Un investissement collectif
Si l’association Handi’chiens finance en grande partie le projet, la cellule de protection des familles de Vannes a dû trouver d’autres partenaires pour contribuer à la prise en charge des frais d’acquisition, de formation du chien et de sa référente, d’entretien, de soins vétérinaires, d’alimentation et d’assurance. Ont ainsi participé au financement de cette démarche innovante, la préfecture du Morbihan, les associations France Victimes 56, Alexis Danan de Bretagne et la Voix de l’Enfant, le centre hospitalier Brocéliande Atlantique, la société Diana Pet Food et plusieurs animaleries locales.
L’adjudante s’est également beaucoup impliquée et investie dans ce projet. Après avoir convaincu sa hiérarchie et participé activement à la recherche des partenaires, elle a suivi une formation d’une dizaine de jours en Alsace pour accueillir Rumba et devenir officiellement sa référente. En cette qualité, elle doit assurer personnellement et quotidiennement sa garde et son suivi, ce qui signifie que la chienne vit à son domicile. C’est donc un projet à la fois professionnel et familial.

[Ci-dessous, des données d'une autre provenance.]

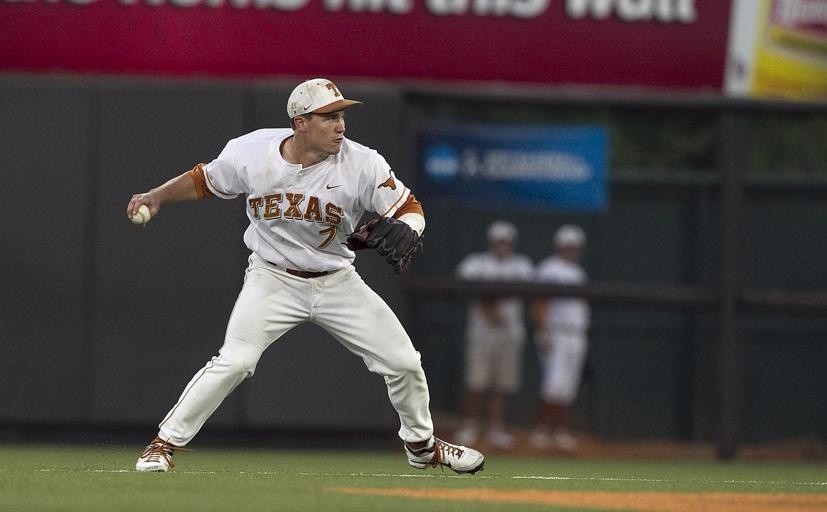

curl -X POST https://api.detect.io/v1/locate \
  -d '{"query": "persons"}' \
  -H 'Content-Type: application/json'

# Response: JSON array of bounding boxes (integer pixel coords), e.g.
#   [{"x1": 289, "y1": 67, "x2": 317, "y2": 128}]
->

Quand Rumba tend l’oreille
Depuis le 9 décembre 2022, Rumba a déjà participé à douze auditions, dont sept avec des mineurs, toute victime pouvant bénéficier de sa présence. Effectuées à la CPF et à l’accueil pédiatrique médico-judiciaire du Centre hospitalier Bretagne Atlantique à Vannes, ces auditions ont produit des résultats plus qu’encourageants. Assise ou couchée, Rumba reste parfaitement calme, à proximité de la victime, pour la rassurer et l’accompagner dans le recueil de son témoignage.
D’autres chiens d’assistance judiciaire devraient rejoindre des unités de la gendarmerie dans les prochains mois. Le garde des Sceaux, Éric Dupond-Moretti, a d’ailleurs annoncé, le 20 décembre dernier, la généralisation des chiens d’assistance judiciaire dans tous les départements, afin d’accompagner les victimes mineures lors des procédures, du recueil de la plainte jusqu’au tribunal.